Material for this task:

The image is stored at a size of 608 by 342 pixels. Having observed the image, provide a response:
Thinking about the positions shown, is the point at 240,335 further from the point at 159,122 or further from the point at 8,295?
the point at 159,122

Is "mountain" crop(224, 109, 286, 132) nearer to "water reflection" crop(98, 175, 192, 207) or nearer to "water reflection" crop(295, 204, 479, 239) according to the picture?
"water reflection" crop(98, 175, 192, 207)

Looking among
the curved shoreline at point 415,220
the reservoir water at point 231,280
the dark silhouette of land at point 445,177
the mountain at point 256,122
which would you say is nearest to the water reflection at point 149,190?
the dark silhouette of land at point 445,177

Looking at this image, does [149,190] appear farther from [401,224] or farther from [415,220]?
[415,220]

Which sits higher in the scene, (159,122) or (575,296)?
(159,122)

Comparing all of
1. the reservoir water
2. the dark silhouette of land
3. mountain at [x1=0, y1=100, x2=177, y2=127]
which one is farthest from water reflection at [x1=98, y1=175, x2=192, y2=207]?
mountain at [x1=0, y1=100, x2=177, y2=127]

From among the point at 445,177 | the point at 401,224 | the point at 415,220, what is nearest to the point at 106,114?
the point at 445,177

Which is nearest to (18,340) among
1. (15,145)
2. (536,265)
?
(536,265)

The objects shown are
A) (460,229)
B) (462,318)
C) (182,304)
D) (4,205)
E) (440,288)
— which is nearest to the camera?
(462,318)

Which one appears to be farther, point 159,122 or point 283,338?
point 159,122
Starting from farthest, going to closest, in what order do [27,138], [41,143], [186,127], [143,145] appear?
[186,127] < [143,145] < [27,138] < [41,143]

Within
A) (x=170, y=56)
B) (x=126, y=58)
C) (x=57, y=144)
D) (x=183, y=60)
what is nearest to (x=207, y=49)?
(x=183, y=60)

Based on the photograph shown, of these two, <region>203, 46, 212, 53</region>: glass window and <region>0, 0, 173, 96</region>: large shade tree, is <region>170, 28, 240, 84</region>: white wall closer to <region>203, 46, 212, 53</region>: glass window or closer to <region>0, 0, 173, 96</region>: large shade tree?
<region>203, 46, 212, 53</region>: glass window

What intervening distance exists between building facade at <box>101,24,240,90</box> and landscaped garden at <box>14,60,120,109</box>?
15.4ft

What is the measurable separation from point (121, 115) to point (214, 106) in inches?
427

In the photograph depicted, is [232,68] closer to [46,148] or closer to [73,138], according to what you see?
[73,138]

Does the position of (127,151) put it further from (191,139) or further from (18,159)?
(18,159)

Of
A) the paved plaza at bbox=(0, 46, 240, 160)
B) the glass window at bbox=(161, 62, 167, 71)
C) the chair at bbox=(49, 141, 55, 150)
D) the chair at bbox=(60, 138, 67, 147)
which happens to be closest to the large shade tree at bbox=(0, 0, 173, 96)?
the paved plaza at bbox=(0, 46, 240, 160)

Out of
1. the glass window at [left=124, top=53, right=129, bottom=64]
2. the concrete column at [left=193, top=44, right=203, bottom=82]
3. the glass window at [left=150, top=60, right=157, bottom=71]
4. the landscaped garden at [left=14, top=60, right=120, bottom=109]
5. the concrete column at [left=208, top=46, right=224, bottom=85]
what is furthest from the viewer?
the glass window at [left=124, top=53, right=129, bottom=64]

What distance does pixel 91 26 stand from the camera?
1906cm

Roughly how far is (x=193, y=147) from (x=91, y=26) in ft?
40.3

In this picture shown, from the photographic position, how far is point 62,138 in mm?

...

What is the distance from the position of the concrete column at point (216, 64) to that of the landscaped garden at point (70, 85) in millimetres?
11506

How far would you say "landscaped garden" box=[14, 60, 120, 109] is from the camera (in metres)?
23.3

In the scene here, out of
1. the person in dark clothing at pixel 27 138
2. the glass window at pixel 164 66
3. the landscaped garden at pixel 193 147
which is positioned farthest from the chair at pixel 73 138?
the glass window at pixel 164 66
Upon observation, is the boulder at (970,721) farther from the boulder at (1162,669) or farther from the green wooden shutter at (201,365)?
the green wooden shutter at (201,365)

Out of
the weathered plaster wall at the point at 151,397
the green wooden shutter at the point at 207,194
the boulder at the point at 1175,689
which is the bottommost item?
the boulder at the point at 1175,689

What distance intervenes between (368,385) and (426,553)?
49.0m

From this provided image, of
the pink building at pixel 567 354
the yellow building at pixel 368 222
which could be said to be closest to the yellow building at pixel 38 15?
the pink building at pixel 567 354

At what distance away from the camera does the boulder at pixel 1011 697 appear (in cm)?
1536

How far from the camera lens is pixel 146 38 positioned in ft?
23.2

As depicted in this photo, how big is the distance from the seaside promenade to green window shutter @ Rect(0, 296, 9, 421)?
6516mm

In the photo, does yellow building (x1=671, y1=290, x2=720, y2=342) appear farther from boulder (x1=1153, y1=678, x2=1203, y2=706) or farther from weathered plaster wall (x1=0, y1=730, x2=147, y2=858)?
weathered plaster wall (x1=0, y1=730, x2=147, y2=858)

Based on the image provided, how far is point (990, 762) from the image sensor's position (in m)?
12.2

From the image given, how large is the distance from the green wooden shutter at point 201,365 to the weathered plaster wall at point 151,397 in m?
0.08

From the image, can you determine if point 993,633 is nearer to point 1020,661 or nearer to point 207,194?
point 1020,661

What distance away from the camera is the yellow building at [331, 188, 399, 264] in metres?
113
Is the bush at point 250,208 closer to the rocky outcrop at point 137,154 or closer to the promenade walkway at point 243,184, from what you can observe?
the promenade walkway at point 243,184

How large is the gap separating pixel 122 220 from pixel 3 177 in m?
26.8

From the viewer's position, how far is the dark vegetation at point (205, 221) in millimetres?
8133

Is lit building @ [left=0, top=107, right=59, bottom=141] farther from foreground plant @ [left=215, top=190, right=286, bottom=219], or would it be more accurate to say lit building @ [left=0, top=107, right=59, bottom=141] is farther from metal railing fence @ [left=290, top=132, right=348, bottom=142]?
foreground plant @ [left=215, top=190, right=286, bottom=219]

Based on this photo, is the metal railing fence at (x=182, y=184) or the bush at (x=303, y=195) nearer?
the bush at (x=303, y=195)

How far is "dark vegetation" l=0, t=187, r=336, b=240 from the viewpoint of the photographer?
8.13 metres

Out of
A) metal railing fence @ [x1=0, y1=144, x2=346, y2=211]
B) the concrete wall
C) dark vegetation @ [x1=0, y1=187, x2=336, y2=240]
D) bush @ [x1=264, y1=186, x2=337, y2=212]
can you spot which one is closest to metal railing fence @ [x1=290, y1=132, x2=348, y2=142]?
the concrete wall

...

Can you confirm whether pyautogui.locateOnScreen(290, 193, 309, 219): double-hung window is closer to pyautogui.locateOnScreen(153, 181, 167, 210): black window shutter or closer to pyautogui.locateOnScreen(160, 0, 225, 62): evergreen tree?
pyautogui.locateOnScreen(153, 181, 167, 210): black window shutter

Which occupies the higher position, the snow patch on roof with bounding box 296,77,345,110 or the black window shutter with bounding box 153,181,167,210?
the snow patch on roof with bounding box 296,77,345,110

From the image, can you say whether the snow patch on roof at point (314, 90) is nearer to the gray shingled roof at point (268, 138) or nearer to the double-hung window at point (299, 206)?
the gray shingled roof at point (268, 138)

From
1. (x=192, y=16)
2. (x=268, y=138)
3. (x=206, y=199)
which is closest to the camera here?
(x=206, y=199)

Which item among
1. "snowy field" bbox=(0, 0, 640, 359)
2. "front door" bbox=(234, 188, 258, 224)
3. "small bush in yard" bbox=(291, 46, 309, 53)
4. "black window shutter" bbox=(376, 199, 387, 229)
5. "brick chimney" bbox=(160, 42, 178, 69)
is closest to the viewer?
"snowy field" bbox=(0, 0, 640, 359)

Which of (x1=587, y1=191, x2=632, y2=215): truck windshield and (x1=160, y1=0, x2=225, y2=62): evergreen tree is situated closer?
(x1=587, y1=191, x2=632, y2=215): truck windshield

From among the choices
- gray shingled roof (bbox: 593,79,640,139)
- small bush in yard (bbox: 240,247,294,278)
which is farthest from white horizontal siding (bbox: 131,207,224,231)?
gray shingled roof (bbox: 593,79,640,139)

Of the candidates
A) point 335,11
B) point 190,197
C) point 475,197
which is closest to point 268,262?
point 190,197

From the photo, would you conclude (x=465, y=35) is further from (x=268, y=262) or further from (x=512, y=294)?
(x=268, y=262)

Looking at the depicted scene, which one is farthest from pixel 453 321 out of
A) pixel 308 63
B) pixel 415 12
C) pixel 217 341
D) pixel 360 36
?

Work required: Pull out every line of the rows above that contains the string "truck". Case counts.

Result below:
Which of (x1=587, y1=191, x2=632, y2=215): truck windshield and (x1=160, y1=0, x2=225, y2=62): evergreen tree is situated closer?
(x1=587, y1=191, x2=632, y2=215): truck windshield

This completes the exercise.